Plan Your Trip to the Kentucky Bourbon Trail

Aimee Lim / Aiming For Awe / Copyright 2019

BREAKING NEWS: Kev turned 30 last month. THIRTY. And though I may not be far behind, I can still call him an old man for the time being 😂

And since Kev’s birthday was a big deal (obvs), I planned a “surprise” trip for it MONTHS in advance. Then spilled EVERY DETAIL shortly after. So much for a surprise 🤦🏻‍♀️ Regardless, he was stoked. Stoked for a trip through the Kentucky Bourbon Trail with a couple of our fav buds to celebrate his big 3-0!

Jim Beam American Stillhouse in Louisville, Kentucky

Jim Beam American Stillhouse in Louisville, Kentucky

But here’s the thing about Kentucky: there seems to be zero info about it on that giant source of knowledge we call the internet. Sure, we planned our trip just fine and we all came back in one piece (more or less - parts of our livers died there RIP), but we left Kentucky feeling like we missed so much. We would have loved to check out some of the many MANY recommendations we got from locals, but our time just didn’t allow for it 😢 Guess that just means we’ll have our work cut out for us when we’re back!

But just because we missed out on it this time, does NOT mean you have to. If you’re planning a trip to Kentucky, here’s some info that might help you + a few extra recommendations we got from locals that you likely won’t find anywhere else on the web 😉

Kentucky Bourbon Trail

Contrary to popular belief, bourbon isn’t ONLY made in Kentucky - it can be made anywhere in the United States, but Kentucky distills 95% of the world’s bourbon because of its geographical location, limestone-rich water and other cool facts you’ll learn on your tours. Which explains why the Kentucky Bourbon Trail that runs through the state of KY touches over 30 distilleries. YA. THIRTY. So unless you’re aiming to visit them ALL (no judgement - you do you), then it might be in your best interest to pick a handful of your fav bourbons (or in this case, your BF’s fav bourbons) and check those distilleries out.

Pictured above: Photos from the Woodford Reserve Distillery Tour.

The distilleries you pick will pretty much determine the route for your whole trip. We visited:

Jim Beam Urban Stillhouse
Jim Beam American Stillhouse
Maker’s Mark
Woodford Reserve
Wild Turkey

And in that order. But if you look at a map of these distilleries, they’re not exactly close together. Which is why we decided to fly into Louisville and then fly out of Lexington.

Bourbon distillery map in Kentucky - Plan Your Trip to the Kentucky Bourbon Trail -

Pictured above: Photos from our Maker’s Mark Distillery Tour.


There are 2 major airports where you’re going in Kentucky: The Louisville International Airport and The Bluegrass Airport in Lexington. They’re about a 2 hour drive apart from each other and since the KBT is stretched across a big chunk of Kentucky, the distilleries you pick will help you decide which airports to use.

-*-*-

■ WHAT YOU ARE ASKED TO DO: Copy the passage of the Kentucky Bourbon Trail trip guide between "But here’s the" and "when we’re back!", inclusive.

■ RECORDED DATA:
-*-*-

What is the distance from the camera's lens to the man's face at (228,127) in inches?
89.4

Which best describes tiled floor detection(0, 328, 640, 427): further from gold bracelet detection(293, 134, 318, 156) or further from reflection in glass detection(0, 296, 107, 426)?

-*-*-

■ EXERCISE SOLUTION:
But here’s the thing about Kentucky: there seems to be zero info about it on that giant source of knowledge we call the internet. Sure, we planned our trip just fine and we all came back in one piece (more or less - parts of our livers died there RIP), but we left Kentucky feeling like we missed so much. We would have loved to check out some of the many MANY recommendations we got from locals, but our time just didn’t allow for it 😢 Guess that just means we’ll have our work cut out for us when we’re back!